05/02/25
The Amsterdam Court of Appeal recently ruled on private equity ("PE") and the right to deduct VAT on transaction costs such as due diligence, legal, and tax advisory fees. The Court of Appeal ruled that the PE fund in question is not a VAT taxable business and does not have the right to deduct input VAT.
In practice, there has been uncertainty for some time about the conditions under which there is a right to deduct VAT on (transaction) costs when PE funds incur expenses in the context of their investment activities. Discussions with the Dutch tax authorities frequently arise on this matter. This ruling by the Court of Appeal confirms that such organizations are generally free to choose a tax-efficient investment structure and that it is not uncommon for transaction costs to ultimately be borne by acquisition companies (“BidCos”). However, the passing on of transaction costs to these BidCos does not automatically result in the VAT taxable status and VAT recovery right for the PE fund.
This ruling confirms the complexity of this matter and the importance of timely and clear documentation of the tasks, responsibilities, and mutual services between the parties involved. It is important for PE funds to properly organize their intended transactions and the associated expenses in order to prevent non-deductible VAT where possible. We recommend organizations involved in mergers and acquisitions to discuss the impact of this ruling on ongoing and future transactions with their PwC VAT advisor.
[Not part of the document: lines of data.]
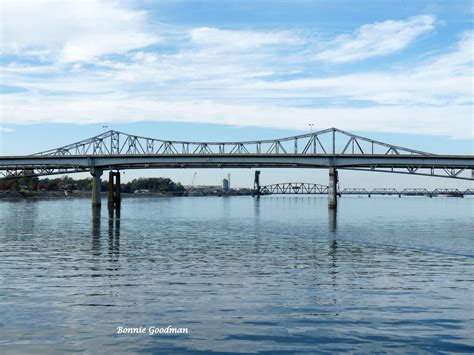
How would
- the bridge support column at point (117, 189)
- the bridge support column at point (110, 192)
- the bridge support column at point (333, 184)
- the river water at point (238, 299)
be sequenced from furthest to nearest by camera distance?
the bridge support column at point (117, 189), the bridge support column at point (110, 192), the bridge support column at point (333, 184), the river water at point (238, 299)

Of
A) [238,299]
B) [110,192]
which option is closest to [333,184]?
[110,192]

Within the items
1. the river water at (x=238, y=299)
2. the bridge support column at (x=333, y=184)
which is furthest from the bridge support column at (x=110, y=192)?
the river water at (x=238, y=299)

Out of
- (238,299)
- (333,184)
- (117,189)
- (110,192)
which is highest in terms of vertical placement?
(333,184)

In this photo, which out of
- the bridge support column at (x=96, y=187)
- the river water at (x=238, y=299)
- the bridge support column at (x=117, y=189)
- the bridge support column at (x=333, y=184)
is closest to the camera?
the river water at (x=238, y=299)

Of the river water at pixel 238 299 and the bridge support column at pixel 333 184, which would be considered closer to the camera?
the river water at pixel 238 299

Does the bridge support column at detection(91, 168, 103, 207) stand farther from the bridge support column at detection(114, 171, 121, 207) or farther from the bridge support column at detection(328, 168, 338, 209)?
the bridge support column at detection(328, 168, 338, 209)

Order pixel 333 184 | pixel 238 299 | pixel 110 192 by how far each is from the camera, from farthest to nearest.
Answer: pixel 110 192
pixel 333 184
pixel 238 299

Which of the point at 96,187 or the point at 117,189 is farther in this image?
the point at 117,189

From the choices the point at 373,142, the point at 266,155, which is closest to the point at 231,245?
the point at 266,155

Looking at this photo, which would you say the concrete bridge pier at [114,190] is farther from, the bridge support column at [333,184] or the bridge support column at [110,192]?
the bridge support column at [333,184]

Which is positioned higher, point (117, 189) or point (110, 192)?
point (117, 189)

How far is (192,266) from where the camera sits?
98.4 feet

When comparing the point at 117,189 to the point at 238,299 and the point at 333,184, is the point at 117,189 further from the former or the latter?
the point at 238,299

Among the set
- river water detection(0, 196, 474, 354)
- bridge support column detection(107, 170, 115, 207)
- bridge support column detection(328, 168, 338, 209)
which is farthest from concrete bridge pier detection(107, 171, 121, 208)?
river water detection(0, 196, 474, 354)
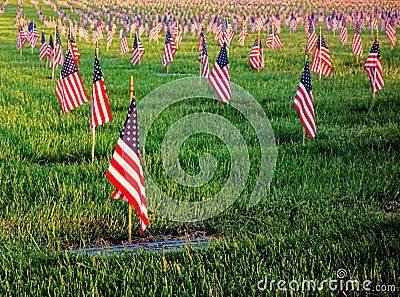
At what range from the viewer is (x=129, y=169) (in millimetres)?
5621

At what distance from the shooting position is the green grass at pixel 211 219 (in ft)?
16.4

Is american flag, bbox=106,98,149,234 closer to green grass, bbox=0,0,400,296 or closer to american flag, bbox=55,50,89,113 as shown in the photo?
green grass, bbox=0,0,400,296

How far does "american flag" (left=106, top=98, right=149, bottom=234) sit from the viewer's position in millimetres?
5602

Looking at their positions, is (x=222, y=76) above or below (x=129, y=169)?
above

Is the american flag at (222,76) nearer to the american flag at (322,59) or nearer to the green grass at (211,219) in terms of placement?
the green grass at (211,219)

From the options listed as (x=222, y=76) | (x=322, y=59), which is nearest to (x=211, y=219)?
(x=222, y=76)

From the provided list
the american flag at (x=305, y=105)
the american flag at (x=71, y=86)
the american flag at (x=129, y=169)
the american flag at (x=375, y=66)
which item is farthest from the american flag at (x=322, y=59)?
the american flag at (x=129, y=169)

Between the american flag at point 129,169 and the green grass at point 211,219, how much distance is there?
0.51 meters

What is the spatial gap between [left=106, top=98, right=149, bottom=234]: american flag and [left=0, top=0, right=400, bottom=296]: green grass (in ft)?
1.68

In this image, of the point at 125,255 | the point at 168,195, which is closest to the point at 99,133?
the point at 168,195

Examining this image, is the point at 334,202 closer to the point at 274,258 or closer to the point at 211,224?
the point at 211,224

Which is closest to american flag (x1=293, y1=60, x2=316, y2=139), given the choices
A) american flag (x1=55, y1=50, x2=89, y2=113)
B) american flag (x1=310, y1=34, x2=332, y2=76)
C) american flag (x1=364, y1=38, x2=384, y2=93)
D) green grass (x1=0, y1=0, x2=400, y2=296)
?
green grass (x1=0, y1=0, x2=400, y2=296)

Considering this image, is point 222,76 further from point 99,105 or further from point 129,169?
point 129,169

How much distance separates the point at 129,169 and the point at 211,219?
136cm
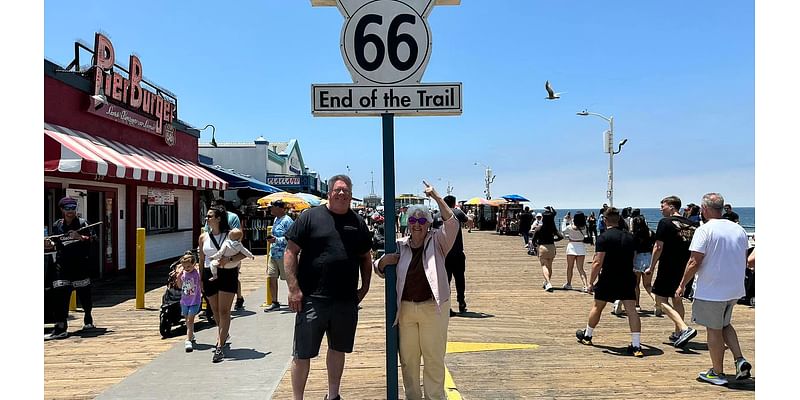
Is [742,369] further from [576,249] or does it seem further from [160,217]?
[160,217]

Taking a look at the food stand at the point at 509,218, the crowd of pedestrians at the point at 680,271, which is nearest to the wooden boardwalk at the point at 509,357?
the crowd of pedestrians at the point at 680,271

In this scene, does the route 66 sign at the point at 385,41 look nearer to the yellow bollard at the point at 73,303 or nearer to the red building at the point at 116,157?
the red building at the point at 116,157

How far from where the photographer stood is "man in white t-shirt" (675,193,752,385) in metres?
5.17

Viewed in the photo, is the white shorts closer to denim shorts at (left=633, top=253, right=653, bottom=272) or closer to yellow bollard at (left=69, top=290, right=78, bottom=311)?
denim shorts at (left=633, top=253, right=653, bottom=272)

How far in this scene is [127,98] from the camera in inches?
551

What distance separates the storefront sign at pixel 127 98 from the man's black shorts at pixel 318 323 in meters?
10.4

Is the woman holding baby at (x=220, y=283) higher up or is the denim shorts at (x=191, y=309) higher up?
the woman holding baby at (x=220, y=283)

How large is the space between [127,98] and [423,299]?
1261cm

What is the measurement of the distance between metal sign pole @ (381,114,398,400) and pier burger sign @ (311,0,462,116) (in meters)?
0.16

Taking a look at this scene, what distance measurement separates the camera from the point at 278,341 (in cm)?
683

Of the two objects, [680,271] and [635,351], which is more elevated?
[680,271]

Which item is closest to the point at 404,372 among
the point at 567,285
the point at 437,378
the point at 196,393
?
the point at 437,378

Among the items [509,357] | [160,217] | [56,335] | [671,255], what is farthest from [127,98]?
[671,255]

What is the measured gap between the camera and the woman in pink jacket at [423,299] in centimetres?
415
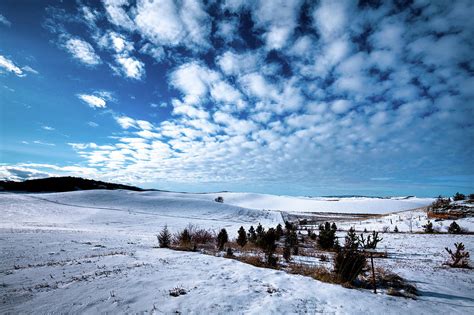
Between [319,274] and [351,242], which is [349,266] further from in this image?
[351,242]

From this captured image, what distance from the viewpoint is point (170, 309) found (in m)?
5.01

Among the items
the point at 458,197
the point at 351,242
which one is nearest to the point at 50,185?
the point at 351,242

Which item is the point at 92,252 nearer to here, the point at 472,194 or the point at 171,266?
the point at 171,266

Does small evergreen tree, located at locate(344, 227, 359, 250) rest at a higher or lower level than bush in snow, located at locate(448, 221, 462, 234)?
lower

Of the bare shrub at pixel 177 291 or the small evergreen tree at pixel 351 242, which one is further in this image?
the small evergreen tree at pixel 351 242

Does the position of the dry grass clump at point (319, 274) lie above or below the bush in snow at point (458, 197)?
below

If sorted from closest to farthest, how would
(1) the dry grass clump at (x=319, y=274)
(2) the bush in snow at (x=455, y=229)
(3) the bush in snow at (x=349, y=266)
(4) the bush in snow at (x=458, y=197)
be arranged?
1. (3) the bush in snow at (x=349, y=266)
2. (1) the dry grass clump at (x=319, y=274)
3. (2) the bush in snow at (x=455, y=229)
4. (4) the bush in snow at (x=458, y=197)

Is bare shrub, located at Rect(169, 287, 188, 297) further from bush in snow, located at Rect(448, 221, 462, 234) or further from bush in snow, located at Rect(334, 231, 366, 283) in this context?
bush in snow, located at Rect(448, 221, 462, 234)

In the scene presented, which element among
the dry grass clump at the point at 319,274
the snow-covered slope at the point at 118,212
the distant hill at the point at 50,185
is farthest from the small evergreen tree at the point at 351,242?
the distant hill at the point at 50,185

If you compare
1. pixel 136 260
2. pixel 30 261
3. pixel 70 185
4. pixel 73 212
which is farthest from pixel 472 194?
pixel 70 185

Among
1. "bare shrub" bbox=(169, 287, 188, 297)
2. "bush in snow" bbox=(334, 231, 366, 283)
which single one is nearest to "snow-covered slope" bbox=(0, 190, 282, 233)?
"bare shrub" bbox=(169, 287, 188, 297)

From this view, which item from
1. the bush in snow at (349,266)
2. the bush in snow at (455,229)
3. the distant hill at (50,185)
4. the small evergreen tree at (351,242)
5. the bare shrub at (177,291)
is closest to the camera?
the bare shrub at (177,291)

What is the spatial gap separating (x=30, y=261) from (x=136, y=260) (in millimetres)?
4036

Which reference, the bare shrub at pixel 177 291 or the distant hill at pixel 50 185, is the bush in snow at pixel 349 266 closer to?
the bare shrub at pixel 177 291
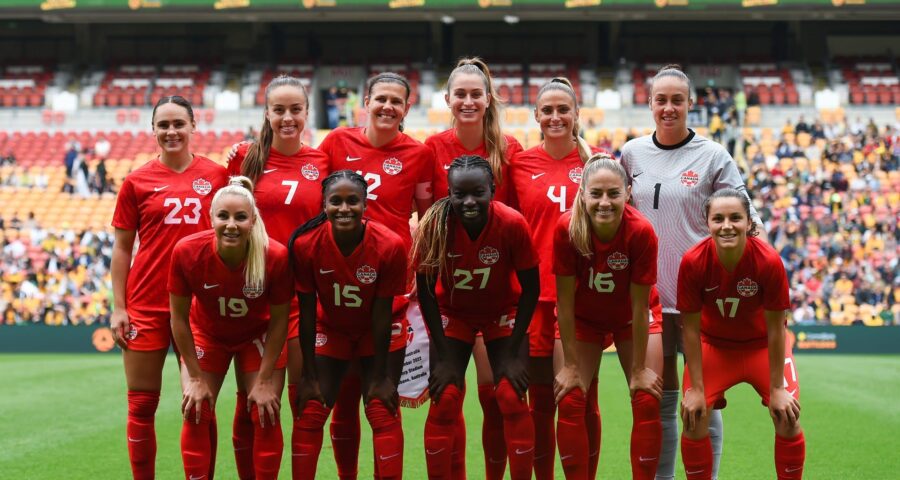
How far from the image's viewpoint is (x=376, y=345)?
5012 mm

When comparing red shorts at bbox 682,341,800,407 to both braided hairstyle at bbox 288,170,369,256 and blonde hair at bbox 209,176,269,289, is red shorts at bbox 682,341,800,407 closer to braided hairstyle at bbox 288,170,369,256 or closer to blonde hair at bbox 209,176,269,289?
braided hairstyle at bbox 288,170,369,256

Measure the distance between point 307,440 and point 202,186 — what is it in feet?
5.16

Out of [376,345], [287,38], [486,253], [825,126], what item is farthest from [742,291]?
[287,38]

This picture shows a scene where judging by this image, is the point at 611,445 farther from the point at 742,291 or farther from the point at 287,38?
the point at 287,38

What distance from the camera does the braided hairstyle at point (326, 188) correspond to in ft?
16.1

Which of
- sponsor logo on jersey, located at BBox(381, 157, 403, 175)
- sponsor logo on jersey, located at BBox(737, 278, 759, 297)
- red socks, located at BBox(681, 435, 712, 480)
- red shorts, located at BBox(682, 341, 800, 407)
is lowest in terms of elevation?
red socks, located at BBox(681, 435, 712, 480)

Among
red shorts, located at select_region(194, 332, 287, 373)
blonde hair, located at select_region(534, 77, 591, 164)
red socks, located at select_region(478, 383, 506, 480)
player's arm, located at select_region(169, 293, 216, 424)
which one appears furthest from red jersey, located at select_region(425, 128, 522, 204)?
player's arm, located at select_region(169, 293, 216, 424)

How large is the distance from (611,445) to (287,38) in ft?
77.5

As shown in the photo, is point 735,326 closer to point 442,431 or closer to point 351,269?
point 442,431

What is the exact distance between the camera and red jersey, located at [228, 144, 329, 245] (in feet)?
17.7

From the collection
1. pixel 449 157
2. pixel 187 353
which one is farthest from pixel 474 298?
pixel 187 353

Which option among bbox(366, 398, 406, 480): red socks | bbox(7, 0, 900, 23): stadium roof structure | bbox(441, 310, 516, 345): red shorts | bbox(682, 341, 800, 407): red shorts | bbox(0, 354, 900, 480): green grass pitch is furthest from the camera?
bbox(7, 0, 900, 23): stadium roof structure

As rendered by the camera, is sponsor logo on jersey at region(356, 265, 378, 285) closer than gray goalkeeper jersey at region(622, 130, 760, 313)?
Yes

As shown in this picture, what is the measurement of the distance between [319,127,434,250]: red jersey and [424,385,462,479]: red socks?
1008mm
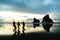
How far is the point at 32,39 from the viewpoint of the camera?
32000mm

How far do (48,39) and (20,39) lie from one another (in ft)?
15.5

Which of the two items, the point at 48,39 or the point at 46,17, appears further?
the point at 46,17

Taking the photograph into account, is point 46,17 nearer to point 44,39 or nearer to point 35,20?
point 35,20

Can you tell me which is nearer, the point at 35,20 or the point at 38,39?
the point at 38,39

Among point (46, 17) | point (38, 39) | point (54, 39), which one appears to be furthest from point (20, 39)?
point (46, 17)

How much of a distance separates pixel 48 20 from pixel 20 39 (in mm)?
127262

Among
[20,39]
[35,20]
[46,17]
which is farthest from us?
[35,20]

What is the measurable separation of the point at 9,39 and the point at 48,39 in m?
6.61

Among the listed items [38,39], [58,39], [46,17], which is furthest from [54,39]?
[46,17]

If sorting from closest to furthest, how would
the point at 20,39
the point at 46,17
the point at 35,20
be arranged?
the point at 20,39 < the point at 46,17 < the point at 35,20

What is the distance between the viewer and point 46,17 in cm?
15500

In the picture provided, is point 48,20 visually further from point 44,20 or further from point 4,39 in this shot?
point 4,39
This case concerns a Dutch PE fund (a limited partnership) that charged two types of fees to its BidCos, which it had established for intended share acquisitions. The first type of fee was a one-time reimbursement of the transaction costs incurred by the fund in preparation for the share purchase by the BidCos. This included costs for due diligence, legal services, and tax advice. The second type of fee concerned annual payments for the PE fund nominating members for the supervisory board of the BidCos. To this end, the fund entered into a "board fee" agreement with the BidCos, issued invoices with VAT, and deducted the VAT on the transaction costs. The Tax Authorities refused the deduction on multiple grounds. Firstly, they argued that it is not the investment fund, but the underlying asset manager that is the recipient of the external services. Routing the contracts and payments through the PE fund in an artificial manner results in abuse of law, according to the tax inspector. In addition, the inspector disputes the VAT taxable status of the investment fund because the fund engages in the mere recharging of costs without performing any underlying services.
In first instance, the district court ruled that the investment fund is the recipient of the services and that the tax inspector failed to demonstrate that the legal reality deviates from the economic and commercial reality. However, the court also ruled that the fund does not engage in economic activities and therefore cannot deduct VAT. The court considered that the underlying third-party services had already been consumed by the PE fund during the decision-making process, even before the BidCos were established. Therefore, even if the relevant advice and reports were important for the BidCos, their limited value to the BidCos would not be proportionate to the amount of the transaction costs. Furthe, the court ruled that the nomination of members to the supervisory board of the BidCos is an activity in the context of its shareholder capacity and therefore falls outside the scope of VAT.
The Amsterdam Court of Appeal essentially confirmed the judgment of the district court. According to the Court of Appeal, the tax inspector has not provided sufficient evidence to support the claim of abuse of law. The purely artificial nature of the transactions has not been proven. The Court does not understand why the inpsector argues that external advisory costs should be incurred by the fund, and the Court deems it not uncommon for acquisition companies to incur such costs. Furthermore, there may be commercial reasons for these costs. The Court emphasizes that taxpayers are free to choose their organizational structures as long as these are not purely artificial and reflect the economic reality.
However, the Court of Appeal, much like the district court, ruled that the PE fund is not a VAT taxable business in the relevant VAT return period. The PE fund argued that the incurred acquisition costs should be considered as preliminary costs related to its intended economic activities (providing documentation to the BidCos in exchange for reimbursement of the costs incurred). However, the Court of Appeal ruled that no objective evidence has been presented to support this argument and considers the most likely scenario to be that the recording of the intercompany transactions and recharges was the result of external VAT advice obtained later. The Court also agrees with the lower court's ruling that nominating supervisory board members for the BidCos does not constitute an economic activity. According to the Court, the right to nominate board members is not a taxable service as it relates to the mere exercise of shareholder rights and is not a service provided for consideration. The Court of Appeal rules that the PE fund is not a VAT taxable business in the relevant VAT return period and therefore does not have the right to deduct input VAT.